What is expected: For this exercise, write out only the lines of the entries below from the one with "5 Степенна ръчна" up to and including the one with "HOKA ONE ONE Anacapa 2 Düşük GTX", exactly as they are. Pictures stay out.

The input:
---
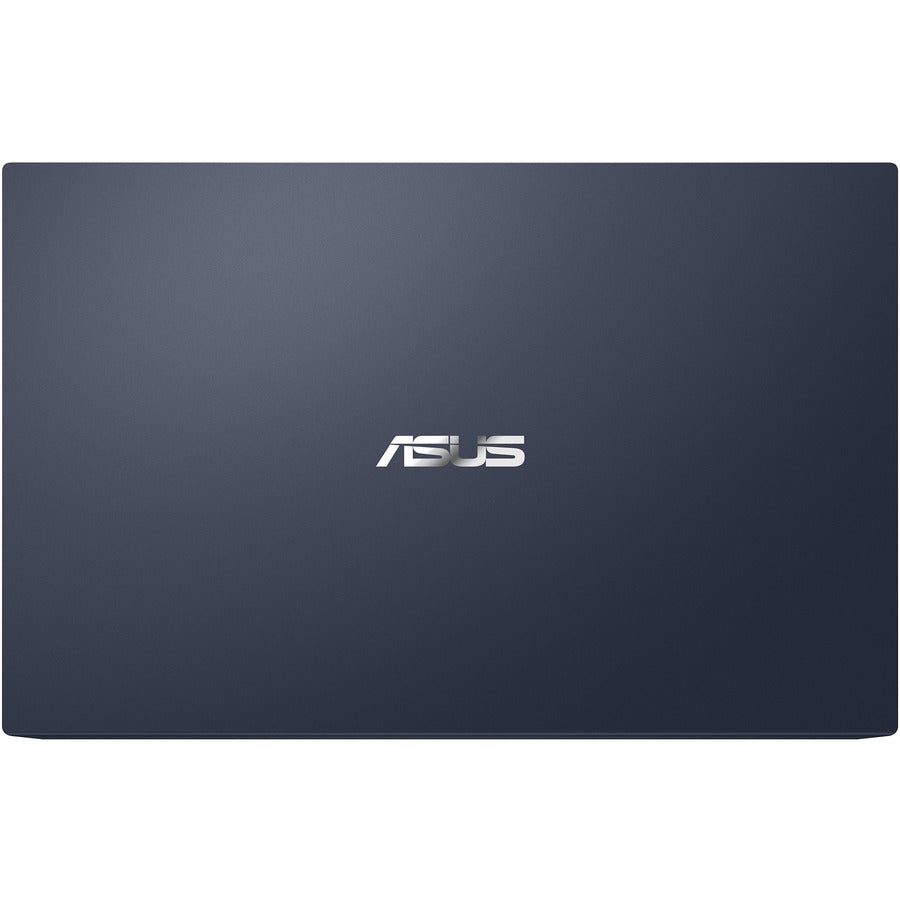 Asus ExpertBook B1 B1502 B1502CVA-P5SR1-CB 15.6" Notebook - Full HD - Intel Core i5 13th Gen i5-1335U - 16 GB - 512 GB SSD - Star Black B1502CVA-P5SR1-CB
---
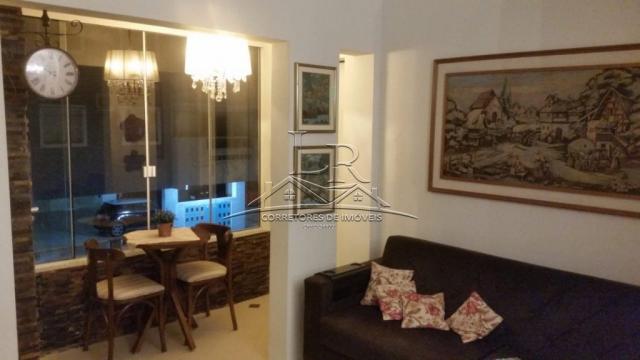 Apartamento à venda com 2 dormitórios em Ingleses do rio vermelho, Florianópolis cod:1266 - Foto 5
---
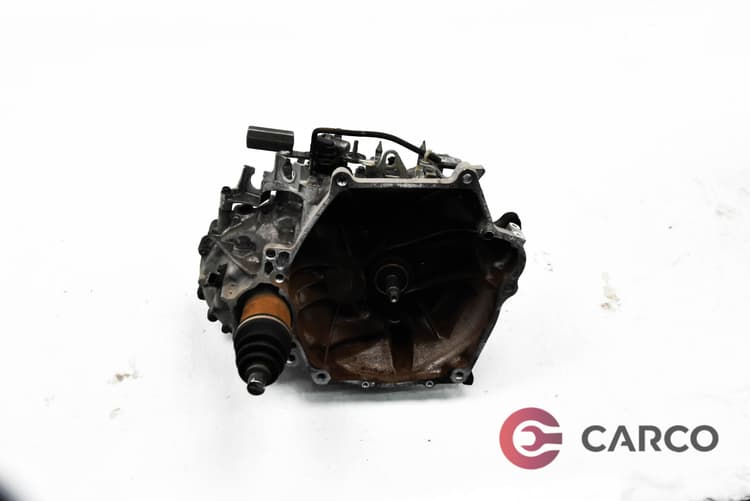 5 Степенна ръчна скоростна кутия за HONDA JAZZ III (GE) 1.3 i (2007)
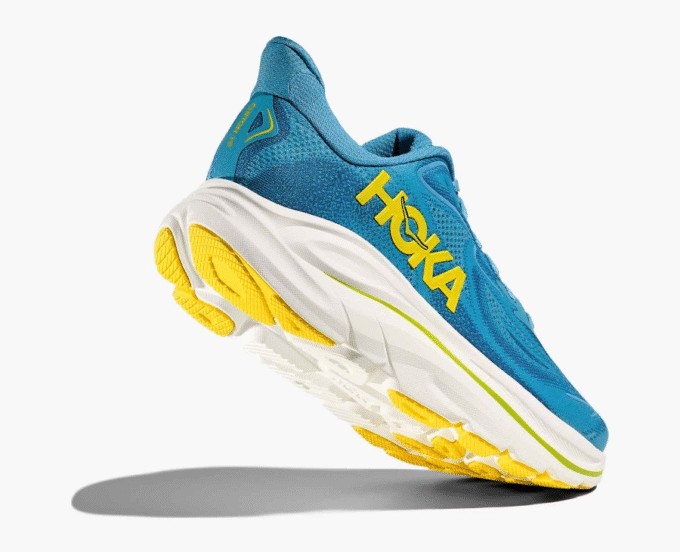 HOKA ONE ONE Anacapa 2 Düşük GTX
---
Task answer:
 5 Степенна ръчна скоростна кутия за HONDA JAZZ III (GE) 1.3 i (2007)
 HOKA ONE ONE Anacapa 2 Düşük GTX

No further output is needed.